Text provided:
^^^^
In the Psalms, David said:

“Oh, how good and pleasant a thing is for brethren to dwell together in unity.”

This unity is the harmony born of charity. From the family this charity, which must flow from the love of God, not just humanistic type of charity based on feelings but based on the love of God. From the family, this charity will spread into society so that Catholic families will be like the leaven, which will cause the dough, which we can call the rest of society to be raised to a higher level just as if there is any disharmony in the family, hatred and lack of charity, it will spread from the family into the community and from the community into the local area and from the local area into the country and when countries are in disharmony like this and there is disorder in them, this is where we get the beginnings of wars. That is why the practice of charity is important, especially in Catholic families.
^^^^
(Stored data entries)
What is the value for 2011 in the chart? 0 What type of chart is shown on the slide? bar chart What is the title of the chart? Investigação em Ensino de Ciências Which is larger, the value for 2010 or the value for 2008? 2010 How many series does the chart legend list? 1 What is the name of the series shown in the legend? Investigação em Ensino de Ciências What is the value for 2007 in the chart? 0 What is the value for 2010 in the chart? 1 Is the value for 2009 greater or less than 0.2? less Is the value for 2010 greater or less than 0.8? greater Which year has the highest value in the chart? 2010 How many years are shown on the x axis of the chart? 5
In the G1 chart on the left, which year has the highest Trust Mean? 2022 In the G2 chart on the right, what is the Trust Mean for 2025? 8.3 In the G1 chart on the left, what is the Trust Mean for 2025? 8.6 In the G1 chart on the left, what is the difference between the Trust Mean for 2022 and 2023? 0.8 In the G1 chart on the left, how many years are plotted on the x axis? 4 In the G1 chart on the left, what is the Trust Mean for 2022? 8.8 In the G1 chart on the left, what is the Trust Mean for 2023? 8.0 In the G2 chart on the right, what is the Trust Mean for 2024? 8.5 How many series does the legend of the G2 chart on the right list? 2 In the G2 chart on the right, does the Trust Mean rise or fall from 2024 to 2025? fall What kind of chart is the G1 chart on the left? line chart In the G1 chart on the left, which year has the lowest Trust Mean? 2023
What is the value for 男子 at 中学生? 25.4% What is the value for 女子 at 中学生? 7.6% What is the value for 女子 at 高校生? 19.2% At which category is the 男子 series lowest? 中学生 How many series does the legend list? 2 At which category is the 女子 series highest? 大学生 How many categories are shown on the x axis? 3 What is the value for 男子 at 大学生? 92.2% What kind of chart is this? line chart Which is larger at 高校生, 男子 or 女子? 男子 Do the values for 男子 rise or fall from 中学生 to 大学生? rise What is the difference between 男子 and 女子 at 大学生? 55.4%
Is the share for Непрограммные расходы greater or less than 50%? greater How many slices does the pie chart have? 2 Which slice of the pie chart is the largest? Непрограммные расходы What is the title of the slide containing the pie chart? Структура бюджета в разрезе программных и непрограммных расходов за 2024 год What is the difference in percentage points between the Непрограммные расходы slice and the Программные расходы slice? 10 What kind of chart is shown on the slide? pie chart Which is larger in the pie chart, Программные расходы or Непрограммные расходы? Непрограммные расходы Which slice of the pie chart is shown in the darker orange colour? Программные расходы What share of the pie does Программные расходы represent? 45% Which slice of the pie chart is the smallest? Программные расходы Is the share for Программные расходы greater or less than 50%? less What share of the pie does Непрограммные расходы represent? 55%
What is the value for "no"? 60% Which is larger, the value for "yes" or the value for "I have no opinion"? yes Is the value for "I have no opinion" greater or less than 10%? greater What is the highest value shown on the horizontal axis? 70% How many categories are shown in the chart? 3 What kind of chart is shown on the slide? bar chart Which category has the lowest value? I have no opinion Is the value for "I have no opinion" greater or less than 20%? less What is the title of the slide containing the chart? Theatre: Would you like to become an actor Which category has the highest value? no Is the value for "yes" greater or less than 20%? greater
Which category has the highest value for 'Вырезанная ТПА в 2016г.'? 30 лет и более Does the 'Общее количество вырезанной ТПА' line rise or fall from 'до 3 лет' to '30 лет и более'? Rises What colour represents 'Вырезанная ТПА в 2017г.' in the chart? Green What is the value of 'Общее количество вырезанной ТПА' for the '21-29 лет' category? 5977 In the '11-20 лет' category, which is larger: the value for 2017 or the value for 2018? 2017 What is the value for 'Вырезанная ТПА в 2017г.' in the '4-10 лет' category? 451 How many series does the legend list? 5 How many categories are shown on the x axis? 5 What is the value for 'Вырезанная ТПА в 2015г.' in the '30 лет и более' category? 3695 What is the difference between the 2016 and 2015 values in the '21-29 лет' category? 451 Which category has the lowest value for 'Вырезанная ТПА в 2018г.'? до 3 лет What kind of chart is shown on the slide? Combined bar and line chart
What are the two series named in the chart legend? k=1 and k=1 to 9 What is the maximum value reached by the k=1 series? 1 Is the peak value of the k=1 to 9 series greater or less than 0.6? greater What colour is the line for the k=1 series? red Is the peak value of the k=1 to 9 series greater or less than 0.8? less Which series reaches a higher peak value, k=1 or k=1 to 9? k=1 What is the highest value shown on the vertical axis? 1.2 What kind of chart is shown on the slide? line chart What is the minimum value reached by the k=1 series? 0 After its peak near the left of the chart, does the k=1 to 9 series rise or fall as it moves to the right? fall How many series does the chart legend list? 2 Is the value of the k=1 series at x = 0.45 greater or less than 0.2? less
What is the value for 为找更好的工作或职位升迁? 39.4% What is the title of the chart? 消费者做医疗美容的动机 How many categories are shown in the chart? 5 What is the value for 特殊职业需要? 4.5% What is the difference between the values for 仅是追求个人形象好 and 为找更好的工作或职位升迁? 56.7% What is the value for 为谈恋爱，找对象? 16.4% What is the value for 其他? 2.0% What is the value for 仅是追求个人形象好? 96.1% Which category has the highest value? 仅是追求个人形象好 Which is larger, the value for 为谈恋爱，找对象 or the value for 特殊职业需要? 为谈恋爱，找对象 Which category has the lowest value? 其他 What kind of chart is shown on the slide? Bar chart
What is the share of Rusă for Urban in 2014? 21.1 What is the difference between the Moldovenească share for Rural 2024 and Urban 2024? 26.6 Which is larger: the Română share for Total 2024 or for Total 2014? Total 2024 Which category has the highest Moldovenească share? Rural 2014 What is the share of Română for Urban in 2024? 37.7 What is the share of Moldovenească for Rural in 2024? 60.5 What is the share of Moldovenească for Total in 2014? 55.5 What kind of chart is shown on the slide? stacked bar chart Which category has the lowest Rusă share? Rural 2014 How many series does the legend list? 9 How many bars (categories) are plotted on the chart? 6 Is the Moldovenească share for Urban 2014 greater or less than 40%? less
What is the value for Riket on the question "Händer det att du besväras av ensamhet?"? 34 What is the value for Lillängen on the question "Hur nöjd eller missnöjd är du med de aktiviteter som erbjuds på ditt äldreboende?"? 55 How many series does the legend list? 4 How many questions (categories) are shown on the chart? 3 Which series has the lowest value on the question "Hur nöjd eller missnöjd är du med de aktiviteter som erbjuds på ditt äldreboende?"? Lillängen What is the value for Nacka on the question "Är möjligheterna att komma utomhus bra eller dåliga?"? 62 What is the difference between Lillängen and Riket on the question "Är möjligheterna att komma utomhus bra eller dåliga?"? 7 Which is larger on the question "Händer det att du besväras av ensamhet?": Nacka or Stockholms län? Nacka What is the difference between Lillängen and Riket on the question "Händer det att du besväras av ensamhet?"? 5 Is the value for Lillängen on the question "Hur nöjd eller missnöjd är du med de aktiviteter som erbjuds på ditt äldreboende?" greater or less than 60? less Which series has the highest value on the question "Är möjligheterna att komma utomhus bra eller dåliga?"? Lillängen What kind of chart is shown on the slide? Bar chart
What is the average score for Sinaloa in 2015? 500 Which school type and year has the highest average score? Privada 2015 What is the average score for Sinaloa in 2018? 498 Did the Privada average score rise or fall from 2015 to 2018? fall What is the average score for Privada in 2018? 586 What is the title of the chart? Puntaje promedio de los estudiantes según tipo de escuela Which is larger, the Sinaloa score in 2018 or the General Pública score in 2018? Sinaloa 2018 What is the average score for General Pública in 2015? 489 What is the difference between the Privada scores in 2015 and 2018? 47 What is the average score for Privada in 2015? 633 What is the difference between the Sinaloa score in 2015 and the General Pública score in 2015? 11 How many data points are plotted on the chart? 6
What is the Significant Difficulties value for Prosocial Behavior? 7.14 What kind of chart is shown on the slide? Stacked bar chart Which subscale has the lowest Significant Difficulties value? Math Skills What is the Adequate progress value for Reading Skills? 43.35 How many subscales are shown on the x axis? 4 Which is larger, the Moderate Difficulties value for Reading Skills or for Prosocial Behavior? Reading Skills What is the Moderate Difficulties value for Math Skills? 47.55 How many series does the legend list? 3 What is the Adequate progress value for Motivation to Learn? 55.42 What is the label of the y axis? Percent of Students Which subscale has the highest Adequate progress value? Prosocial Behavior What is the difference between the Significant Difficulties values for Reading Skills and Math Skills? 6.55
^^^^
Job 1: In the passage on charity in families, what must this charity flow from?
Job 2: Pick up the passage on charity in families after its last sentence and continue it.
These rows have no connection to the passage on charity in families.

Exercise response 1: The love of God.

Exercise response 2:
In the time of the Roman Emperors, one person wrote, I believe it was to the Emperor Traigen, and said: “These Christians have a love for one another.” Charity was the hallmark of the Christians in those early days and it should be the hallmark of Christians in our own days as well, and if it is not, then something is lacking and examinations of conscience must be made. The practices of Lent, which we are soon to embark upon must be given life by charity. If we were to do all sorts of penances and make ourselves really unbearable and uncharitable towards those that we have to deal with, that penance would be defeating its purpose. The penance is designed, or ought to be calculated, to help us to practice virtue to conquer some of our fallen inclinations, to get greater control over them, and by that means help us to practice charity in a greater extent. So that should be our care during the Holy season of Lent while we embark upon these penances, these acts of self-denial during this Holy season, we are also to keep in mind that they are not an end in themselves but only a means. They should help us to grow in the practice of virtue, especially in charity, otherwise they are not going to meet their purpose, they are failing in their reason of being.

In the name of the Father and of the Son and of the Holy Ghost, Amen.